On January 17, 2013, the Department of Health and Human Services (“HHS”) issued a Final Omnibus Rule modifying the Privacy, Security and Enforcement Rules promulgated pursuant to the Health Insurance Portability and Accountability Act of 1996 (“HIPAA”) as well as the Breach Notification Rule promulgated pursuant to the Health Information Technology for Economic and Clinical Health Act (the “HITECH” Act) enacted in 2009. The Final Rule comes two and a half years after the proposed rule was published in July 2010.

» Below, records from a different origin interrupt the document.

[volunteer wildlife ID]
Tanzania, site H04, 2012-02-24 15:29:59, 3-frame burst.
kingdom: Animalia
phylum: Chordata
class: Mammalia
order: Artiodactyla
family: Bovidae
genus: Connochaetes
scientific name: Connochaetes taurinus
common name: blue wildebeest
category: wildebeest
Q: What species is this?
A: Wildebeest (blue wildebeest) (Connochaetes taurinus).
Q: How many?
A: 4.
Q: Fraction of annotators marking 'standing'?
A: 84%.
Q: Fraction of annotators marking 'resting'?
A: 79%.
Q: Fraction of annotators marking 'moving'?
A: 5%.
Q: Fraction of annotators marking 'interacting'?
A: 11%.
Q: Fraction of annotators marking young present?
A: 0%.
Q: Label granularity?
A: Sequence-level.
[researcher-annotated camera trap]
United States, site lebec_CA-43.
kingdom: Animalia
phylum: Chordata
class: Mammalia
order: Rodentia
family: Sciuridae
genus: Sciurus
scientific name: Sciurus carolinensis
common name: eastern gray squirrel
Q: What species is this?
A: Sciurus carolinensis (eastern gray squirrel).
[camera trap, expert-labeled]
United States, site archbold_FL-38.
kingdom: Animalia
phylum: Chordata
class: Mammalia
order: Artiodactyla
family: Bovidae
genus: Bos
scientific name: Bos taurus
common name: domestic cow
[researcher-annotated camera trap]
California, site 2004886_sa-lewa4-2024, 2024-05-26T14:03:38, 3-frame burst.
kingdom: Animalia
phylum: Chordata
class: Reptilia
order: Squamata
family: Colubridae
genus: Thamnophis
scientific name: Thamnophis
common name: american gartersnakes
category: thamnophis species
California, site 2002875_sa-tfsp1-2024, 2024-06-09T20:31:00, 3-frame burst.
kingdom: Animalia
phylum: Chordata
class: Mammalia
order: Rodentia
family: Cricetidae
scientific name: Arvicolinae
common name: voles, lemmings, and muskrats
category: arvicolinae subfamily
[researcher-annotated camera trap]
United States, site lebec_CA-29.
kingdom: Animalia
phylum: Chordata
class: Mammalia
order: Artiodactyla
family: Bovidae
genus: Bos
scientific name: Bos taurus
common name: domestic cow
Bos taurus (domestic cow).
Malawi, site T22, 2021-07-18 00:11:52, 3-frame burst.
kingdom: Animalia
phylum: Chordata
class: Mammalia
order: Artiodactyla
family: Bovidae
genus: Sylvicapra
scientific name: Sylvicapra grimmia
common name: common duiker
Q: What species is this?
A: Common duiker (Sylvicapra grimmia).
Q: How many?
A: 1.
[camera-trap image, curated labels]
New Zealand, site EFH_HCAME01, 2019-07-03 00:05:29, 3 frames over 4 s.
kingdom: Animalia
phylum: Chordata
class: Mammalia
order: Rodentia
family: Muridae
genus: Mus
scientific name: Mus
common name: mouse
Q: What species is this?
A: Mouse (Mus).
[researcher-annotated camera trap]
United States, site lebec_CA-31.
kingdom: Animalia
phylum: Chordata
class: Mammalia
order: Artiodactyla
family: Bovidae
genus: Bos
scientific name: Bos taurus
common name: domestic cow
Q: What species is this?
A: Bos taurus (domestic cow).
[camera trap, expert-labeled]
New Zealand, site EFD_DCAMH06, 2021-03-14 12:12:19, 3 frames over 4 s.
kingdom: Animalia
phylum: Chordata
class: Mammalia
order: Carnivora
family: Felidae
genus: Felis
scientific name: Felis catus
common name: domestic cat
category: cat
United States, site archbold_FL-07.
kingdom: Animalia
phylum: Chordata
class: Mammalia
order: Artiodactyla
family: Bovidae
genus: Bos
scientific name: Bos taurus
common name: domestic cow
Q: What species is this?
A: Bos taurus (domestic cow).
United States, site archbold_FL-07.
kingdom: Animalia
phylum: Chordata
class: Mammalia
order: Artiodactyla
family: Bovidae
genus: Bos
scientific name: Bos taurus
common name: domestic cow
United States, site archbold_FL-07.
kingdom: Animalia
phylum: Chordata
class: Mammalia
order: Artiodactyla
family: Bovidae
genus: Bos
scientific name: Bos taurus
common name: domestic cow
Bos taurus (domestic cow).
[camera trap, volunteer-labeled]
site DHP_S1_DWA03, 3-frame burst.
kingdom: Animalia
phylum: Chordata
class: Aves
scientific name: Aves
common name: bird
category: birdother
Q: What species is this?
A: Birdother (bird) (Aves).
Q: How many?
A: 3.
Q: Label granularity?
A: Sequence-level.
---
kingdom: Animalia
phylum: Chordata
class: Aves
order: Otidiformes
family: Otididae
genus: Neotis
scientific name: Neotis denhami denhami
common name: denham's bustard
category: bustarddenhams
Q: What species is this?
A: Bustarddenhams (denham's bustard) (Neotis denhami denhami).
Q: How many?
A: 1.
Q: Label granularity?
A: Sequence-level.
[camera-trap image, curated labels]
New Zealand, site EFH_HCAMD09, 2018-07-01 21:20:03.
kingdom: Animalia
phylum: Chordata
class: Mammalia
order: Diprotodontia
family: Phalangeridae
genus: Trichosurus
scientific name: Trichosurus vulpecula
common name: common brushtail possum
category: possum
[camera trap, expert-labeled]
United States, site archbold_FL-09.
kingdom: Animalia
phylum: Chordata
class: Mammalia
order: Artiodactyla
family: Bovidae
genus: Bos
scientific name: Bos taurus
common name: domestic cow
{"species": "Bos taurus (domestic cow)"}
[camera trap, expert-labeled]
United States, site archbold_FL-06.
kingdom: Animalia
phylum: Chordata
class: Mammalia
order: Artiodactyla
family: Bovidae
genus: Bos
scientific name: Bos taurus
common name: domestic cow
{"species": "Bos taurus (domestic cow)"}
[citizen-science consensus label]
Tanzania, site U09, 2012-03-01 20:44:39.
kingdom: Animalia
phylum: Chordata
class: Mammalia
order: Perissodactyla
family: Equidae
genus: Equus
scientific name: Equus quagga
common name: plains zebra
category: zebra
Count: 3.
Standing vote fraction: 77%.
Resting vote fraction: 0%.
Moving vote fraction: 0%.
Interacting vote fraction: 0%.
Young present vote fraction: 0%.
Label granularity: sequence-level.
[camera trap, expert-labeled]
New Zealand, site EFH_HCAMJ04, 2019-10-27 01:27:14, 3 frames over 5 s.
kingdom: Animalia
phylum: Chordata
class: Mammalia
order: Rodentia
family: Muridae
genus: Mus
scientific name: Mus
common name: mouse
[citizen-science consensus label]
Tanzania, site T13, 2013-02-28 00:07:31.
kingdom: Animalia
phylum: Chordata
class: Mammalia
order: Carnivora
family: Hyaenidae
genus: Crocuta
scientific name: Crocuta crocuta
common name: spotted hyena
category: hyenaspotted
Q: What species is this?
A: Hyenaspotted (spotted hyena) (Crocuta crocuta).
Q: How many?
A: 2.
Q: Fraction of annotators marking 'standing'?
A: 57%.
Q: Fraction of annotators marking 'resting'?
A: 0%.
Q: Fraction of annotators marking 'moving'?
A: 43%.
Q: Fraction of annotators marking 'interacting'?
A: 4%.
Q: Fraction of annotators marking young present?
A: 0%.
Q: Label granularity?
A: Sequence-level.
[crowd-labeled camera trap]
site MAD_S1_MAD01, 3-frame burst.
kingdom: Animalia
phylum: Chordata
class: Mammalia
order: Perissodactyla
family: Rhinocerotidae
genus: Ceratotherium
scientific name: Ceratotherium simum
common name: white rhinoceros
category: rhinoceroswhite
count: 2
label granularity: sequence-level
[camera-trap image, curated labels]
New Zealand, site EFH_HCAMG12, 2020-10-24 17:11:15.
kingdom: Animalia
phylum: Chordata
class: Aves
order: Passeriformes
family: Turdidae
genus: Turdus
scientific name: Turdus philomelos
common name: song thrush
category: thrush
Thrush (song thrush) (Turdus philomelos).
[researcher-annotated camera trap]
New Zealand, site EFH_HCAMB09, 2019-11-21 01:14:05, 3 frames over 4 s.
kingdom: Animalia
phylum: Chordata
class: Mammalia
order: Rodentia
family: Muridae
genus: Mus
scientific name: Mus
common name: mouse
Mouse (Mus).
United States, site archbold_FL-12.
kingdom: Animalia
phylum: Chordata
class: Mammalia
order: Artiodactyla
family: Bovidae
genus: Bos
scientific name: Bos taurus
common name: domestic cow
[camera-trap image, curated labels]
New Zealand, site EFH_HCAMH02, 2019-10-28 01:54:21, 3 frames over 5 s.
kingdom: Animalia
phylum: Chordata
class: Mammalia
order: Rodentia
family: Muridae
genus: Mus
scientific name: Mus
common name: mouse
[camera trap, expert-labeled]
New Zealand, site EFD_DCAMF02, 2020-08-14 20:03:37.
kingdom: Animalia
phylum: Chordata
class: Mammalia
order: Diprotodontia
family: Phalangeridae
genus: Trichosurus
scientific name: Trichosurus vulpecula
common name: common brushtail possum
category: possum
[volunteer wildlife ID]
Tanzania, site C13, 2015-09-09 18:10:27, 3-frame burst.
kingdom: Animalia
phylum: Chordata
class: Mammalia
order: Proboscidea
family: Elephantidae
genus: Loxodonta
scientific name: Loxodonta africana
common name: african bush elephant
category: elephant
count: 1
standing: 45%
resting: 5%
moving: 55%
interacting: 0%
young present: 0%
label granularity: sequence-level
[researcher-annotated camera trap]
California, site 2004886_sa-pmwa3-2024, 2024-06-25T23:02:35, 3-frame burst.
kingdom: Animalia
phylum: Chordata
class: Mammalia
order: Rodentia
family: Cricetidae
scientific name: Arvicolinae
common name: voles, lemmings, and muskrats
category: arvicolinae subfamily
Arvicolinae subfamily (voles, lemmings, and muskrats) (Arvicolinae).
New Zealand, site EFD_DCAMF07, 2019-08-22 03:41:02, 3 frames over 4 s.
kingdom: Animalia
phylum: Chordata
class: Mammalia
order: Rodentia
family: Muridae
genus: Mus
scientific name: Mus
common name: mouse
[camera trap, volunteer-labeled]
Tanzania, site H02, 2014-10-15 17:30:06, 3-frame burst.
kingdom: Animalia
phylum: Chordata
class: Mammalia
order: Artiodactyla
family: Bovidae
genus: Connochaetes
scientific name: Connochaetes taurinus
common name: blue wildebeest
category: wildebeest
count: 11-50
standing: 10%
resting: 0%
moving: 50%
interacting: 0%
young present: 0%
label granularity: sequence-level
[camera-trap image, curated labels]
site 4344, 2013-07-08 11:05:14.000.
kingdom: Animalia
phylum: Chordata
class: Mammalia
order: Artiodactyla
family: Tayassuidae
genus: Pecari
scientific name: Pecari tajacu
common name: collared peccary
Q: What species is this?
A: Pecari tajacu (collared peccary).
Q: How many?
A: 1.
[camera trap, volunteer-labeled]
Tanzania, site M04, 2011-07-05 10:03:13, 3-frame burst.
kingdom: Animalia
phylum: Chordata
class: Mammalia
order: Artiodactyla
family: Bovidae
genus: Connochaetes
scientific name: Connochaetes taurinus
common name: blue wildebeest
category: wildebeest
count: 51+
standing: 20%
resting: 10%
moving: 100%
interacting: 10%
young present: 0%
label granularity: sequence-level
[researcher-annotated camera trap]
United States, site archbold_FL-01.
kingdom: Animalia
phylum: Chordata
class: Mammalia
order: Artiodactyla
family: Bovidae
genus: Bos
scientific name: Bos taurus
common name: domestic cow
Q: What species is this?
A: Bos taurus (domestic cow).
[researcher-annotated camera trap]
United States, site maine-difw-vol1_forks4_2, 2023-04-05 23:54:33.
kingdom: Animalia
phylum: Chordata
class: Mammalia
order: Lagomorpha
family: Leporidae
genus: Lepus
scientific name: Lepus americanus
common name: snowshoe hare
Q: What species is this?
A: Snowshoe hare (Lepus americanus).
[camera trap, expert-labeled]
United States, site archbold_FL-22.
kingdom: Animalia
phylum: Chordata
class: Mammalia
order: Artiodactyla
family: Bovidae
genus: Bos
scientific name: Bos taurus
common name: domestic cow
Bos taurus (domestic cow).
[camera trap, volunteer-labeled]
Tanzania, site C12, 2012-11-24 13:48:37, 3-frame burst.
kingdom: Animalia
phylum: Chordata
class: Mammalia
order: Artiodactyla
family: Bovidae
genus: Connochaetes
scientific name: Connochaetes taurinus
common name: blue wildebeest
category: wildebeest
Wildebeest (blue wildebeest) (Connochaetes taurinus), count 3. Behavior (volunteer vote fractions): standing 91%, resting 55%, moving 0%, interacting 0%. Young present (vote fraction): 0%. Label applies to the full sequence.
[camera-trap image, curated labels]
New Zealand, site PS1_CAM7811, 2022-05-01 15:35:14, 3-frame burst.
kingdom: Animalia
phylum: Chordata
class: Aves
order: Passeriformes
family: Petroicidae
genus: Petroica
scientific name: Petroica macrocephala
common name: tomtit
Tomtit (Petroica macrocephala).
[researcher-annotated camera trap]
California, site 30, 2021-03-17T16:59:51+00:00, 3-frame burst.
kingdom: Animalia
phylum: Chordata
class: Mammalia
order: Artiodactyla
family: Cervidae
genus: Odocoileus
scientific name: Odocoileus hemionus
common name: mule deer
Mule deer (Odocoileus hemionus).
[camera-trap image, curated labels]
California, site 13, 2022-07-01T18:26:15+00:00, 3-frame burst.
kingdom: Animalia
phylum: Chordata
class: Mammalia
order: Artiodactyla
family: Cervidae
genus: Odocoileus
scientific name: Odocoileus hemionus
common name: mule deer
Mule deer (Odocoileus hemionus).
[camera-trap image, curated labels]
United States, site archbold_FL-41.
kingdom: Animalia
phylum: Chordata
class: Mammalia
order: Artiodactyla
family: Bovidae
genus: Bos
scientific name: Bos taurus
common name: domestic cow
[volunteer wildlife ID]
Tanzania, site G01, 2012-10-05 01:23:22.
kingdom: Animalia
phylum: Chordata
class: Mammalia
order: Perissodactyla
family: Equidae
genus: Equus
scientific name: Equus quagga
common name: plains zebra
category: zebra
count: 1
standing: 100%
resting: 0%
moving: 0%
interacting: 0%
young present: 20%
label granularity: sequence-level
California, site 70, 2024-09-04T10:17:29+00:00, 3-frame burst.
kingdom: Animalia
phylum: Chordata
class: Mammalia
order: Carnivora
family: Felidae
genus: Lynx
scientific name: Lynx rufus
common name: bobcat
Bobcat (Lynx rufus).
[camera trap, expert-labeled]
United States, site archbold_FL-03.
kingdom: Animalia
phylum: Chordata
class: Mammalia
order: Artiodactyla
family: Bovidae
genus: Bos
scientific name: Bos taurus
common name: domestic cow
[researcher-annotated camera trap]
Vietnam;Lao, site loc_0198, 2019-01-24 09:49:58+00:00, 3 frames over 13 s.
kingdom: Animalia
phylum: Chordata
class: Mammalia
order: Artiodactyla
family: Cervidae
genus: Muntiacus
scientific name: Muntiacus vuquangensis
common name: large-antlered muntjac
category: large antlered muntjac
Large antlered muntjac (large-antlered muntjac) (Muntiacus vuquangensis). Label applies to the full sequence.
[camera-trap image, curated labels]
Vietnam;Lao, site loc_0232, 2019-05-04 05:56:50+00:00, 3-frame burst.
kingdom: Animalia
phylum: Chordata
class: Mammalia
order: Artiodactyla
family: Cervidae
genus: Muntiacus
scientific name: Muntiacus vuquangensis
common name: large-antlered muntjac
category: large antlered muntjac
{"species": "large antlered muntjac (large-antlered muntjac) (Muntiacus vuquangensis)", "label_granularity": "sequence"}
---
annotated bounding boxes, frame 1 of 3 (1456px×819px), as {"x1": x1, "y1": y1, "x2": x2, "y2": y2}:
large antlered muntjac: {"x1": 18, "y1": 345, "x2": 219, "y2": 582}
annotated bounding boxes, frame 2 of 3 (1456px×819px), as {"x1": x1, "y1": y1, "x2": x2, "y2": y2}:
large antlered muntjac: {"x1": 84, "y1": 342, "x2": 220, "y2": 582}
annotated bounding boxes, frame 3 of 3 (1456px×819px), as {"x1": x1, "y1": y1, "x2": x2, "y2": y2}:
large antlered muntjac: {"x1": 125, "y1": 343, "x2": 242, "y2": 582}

Some of the major changes to the HIPAA Rules include:
- Applying all of the Security Rule standards and implementation specifications and certain Privacy Rule provisions directly to business associates;
- Adding “subcontractors” to the definition of “business associate” and requiring business associates to enter into written contracts with subcontractors that are substantially similar to business associate agreements;
- Revising the definition of “marketing” in the Privacy Rule to delineate which specific activities constitute marketing of PHI;
- Requiring covered entities to obtain authorization from an individual for any disclosure of the individual’s PHI in exchange for direct or indirect remuneration (with a few exceptions such as exchanges for public health activities);
- Increasing penalties for noncompliance with the HIPAA Rules;
- Granting individuals enhanced rights to receive electronic copies of their PHI and request restrictions on the disclosure of their PHI;
- Requiring covered entities to change their privacy notices to describe certain uses and disclosures of PHI;
- Modifying the Breach Notification Rule so that an acquisition, access, use, or disclosure of PHI not permitted under the Privacy Rule is presumed to be a breach unless a covered entity or business associate can demonstrate a low probability that the PHI has been compromised based on a four-factor risk assessment; and
- Prohibiting health plans from using or disclosing genetic information for underwriting purposes, as required by the Genetic Information Nondiscrimination Act.
The Final Rule will become effective March 26, 2013, with covered entities and business associates obligated to comply with the new requirements by September 23, 2013. In announcing the Final Rule, HHS Office for Civil Rights Director Leon Rodriguez stated that the Final Omnibus Rule “marks the most sweeping changes to the HIPAA Privacy and Security Rules since they were first implemented” and will assist OCR “to vigorously enforce the HIPAA privacy and security protections, regardless of whether the information is being held by a health plan, a health care provider, or one of their business associates.”